Retrieve every line of the data holding the word "tchester".

--- --- ---

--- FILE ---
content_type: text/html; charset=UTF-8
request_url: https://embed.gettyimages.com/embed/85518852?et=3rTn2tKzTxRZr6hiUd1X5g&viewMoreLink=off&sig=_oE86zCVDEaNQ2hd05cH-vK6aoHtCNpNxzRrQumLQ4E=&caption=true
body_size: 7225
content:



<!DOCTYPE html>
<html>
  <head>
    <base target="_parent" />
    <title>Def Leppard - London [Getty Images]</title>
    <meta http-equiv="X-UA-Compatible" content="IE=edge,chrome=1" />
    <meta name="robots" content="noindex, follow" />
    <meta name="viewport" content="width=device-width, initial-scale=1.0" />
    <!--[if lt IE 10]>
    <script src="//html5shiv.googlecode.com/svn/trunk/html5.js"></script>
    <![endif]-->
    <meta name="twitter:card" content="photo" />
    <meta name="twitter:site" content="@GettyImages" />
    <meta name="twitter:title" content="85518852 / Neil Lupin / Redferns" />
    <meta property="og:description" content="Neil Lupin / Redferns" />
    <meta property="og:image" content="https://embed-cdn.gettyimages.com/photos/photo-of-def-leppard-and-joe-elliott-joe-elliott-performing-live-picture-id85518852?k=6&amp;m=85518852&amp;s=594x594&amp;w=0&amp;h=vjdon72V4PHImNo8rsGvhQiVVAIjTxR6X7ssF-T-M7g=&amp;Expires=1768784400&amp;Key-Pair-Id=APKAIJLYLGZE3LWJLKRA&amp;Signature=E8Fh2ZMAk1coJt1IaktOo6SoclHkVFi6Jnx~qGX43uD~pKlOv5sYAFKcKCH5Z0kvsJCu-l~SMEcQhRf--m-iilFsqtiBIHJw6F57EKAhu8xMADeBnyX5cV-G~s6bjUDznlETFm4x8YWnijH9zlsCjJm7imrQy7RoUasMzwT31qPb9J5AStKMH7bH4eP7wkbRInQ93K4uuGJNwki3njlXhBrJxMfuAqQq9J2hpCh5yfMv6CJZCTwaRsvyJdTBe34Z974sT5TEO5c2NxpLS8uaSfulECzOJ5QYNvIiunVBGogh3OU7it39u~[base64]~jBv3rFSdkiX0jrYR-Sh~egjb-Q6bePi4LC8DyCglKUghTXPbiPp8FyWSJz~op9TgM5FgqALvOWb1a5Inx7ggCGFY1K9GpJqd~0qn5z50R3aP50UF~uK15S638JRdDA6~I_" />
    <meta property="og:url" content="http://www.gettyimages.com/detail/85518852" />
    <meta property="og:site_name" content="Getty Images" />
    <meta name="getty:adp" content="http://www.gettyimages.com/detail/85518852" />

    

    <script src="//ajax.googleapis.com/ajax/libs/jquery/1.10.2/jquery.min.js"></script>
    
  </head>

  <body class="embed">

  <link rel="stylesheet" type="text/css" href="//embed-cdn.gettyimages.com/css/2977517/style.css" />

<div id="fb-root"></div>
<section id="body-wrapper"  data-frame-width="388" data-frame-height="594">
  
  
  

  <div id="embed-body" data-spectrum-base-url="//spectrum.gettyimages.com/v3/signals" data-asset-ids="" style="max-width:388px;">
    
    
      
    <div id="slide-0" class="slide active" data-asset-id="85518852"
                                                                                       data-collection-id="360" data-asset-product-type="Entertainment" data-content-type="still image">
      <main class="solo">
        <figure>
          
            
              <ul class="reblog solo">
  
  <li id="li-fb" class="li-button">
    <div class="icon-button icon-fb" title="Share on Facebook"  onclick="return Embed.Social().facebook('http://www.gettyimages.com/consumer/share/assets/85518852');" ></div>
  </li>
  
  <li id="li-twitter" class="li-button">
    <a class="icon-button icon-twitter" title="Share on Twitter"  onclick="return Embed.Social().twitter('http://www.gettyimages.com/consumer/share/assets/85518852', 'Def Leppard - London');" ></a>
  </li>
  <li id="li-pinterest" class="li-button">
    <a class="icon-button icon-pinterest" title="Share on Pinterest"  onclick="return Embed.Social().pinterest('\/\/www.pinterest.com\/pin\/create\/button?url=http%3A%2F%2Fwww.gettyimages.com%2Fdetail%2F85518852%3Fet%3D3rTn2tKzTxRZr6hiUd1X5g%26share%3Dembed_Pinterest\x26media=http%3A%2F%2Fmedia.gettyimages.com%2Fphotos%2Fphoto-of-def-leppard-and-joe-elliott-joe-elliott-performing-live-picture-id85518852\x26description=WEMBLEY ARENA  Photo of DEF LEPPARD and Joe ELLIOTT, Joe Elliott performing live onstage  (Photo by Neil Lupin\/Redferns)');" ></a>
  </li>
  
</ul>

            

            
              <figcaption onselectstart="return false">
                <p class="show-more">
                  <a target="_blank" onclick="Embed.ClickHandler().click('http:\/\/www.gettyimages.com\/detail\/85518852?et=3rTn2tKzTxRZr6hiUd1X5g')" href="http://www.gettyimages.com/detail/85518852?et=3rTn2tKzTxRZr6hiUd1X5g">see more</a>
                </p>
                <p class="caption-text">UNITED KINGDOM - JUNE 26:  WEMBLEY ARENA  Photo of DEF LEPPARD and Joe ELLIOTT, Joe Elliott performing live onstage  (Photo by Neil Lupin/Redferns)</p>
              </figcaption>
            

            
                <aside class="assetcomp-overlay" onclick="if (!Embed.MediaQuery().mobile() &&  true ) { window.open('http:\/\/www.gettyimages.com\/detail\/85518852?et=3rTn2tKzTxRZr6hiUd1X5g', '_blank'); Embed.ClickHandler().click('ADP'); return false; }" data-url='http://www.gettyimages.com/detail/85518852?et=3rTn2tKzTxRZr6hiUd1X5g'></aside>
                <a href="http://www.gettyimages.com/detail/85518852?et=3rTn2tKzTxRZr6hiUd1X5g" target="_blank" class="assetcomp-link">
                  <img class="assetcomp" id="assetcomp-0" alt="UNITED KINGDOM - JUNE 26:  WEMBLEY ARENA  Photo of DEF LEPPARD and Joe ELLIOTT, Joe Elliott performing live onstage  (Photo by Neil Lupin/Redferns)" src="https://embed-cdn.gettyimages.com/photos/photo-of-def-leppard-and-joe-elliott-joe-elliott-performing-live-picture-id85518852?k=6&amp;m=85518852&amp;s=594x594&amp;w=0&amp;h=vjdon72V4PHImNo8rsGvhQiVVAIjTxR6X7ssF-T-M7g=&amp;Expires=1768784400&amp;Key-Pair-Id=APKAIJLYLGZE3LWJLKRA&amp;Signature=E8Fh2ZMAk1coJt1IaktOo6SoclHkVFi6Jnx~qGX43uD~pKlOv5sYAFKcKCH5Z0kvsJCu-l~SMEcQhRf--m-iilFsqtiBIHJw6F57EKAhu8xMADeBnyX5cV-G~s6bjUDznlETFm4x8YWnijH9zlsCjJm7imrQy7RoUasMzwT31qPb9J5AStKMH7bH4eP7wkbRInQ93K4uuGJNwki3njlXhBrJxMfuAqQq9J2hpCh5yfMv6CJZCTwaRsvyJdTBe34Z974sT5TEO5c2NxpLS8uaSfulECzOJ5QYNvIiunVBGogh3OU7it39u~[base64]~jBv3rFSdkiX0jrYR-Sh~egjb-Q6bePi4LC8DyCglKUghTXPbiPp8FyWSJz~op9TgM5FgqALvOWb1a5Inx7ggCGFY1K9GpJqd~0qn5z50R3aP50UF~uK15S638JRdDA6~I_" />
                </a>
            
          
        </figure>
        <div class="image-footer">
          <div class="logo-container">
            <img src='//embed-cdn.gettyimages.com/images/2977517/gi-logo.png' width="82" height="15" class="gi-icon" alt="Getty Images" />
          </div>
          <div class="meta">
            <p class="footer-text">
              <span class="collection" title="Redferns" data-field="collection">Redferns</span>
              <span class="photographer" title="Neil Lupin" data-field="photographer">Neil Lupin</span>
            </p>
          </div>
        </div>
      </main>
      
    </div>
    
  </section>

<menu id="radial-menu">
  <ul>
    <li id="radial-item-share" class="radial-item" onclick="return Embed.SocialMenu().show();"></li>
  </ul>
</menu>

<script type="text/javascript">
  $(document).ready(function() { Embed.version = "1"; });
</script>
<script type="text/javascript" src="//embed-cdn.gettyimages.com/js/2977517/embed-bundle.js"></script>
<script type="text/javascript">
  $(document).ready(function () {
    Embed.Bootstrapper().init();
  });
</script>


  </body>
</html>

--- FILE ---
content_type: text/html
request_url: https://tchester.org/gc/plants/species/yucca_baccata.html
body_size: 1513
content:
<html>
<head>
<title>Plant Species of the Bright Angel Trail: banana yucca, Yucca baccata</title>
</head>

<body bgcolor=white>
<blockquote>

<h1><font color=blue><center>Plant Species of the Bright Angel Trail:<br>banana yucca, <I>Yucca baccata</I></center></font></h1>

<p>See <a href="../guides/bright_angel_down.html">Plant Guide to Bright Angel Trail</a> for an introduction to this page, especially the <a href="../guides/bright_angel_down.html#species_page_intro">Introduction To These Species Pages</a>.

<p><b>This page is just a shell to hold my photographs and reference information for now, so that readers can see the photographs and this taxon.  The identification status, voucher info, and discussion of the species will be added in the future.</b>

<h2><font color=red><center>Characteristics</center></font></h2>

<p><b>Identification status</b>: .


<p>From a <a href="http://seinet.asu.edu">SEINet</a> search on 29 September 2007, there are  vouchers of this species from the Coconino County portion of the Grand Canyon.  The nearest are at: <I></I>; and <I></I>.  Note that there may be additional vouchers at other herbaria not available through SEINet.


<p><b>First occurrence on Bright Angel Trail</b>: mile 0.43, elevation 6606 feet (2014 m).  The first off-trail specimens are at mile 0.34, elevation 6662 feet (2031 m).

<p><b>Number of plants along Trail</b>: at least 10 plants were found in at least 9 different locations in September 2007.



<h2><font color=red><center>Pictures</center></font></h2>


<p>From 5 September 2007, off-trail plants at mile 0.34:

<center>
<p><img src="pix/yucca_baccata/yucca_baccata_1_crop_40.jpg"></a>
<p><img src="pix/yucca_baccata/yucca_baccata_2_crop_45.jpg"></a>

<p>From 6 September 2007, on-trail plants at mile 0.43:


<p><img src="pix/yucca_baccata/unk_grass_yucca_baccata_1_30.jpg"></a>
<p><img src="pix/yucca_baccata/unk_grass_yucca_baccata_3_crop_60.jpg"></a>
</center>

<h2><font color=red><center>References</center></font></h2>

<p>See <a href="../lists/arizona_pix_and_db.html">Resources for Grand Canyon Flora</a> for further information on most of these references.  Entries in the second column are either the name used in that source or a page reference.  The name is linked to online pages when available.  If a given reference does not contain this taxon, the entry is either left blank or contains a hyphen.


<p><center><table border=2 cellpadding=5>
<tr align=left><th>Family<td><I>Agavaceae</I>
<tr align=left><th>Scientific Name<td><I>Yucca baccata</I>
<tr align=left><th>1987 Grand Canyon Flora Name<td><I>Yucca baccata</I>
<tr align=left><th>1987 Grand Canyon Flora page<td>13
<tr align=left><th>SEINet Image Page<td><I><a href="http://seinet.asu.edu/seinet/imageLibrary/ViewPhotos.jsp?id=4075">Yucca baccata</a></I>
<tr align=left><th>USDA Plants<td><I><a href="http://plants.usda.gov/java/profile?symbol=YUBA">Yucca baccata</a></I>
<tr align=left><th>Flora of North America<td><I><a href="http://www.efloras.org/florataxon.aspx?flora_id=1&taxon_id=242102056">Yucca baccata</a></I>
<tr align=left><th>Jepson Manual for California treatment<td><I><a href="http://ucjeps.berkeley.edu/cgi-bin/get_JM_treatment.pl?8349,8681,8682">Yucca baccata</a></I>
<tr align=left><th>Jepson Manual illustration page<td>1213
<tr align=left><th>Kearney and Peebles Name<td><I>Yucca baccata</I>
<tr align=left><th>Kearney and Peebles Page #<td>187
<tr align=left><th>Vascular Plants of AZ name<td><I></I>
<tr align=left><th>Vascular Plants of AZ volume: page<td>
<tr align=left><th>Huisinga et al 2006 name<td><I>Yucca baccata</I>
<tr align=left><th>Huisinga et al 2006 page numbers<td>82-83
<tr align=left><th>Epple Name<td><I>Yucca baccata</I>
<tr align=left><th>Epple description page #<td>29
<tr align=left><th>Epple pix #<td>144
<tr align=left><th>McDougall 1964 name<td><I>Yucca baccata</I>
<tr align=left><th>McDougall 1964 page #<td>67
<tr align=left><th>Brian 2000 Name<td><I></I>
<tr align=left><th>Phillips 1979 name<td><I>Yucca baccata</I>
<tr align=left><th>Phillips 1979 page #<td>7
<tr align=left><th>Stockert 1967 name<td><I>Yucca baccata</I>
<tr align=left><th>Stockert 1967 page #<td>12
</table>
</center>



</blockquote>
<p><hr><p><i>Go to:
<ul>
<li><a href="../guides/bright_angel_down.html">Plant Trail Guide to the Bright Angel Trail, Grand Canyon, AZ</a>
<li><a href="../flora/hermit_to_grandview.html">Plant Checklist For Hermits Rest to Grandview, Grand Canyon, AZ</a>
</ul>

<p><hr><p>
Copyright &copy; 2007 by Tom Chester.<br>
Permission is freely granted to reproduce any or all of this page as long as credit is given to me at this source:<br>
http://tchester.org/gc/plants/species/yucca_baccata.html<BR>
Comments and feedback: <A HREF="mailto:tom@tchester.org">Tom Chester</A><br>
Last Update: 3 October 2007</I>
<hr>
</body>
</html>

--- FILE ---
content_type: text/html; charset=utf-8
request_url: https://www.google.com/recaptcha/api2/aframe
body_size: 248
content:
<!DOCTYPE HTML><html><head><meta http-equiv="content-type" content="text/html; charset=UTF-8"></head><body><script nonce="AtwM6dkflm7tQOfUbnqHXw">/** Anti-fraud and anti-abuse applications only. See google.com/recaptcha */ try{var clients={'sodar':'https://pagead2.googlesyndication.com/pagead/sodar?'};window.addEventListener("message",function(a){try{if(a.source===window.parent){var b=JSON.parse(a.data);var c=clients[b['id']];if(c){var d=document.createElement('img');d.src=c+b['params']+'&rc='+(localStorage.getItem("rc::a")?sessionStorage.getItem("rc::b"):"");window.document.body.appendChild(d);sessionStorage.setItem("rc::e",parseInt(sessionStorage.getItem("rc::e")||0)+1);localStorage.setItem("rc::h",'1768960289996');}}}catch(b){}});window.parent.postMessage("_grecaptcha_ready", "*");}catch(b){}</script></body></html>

--- --- ---

◆ **COMPLETED TASK**
request_url: https://tchester.org/gc/plants/species/yucca_baccata.html
http://tchester.org/gc/plants/species/yucca_baccata.html<BR>
Comments and feedback: <A HREF="mailto:tom@tchester.org">Tom Chester</A><br>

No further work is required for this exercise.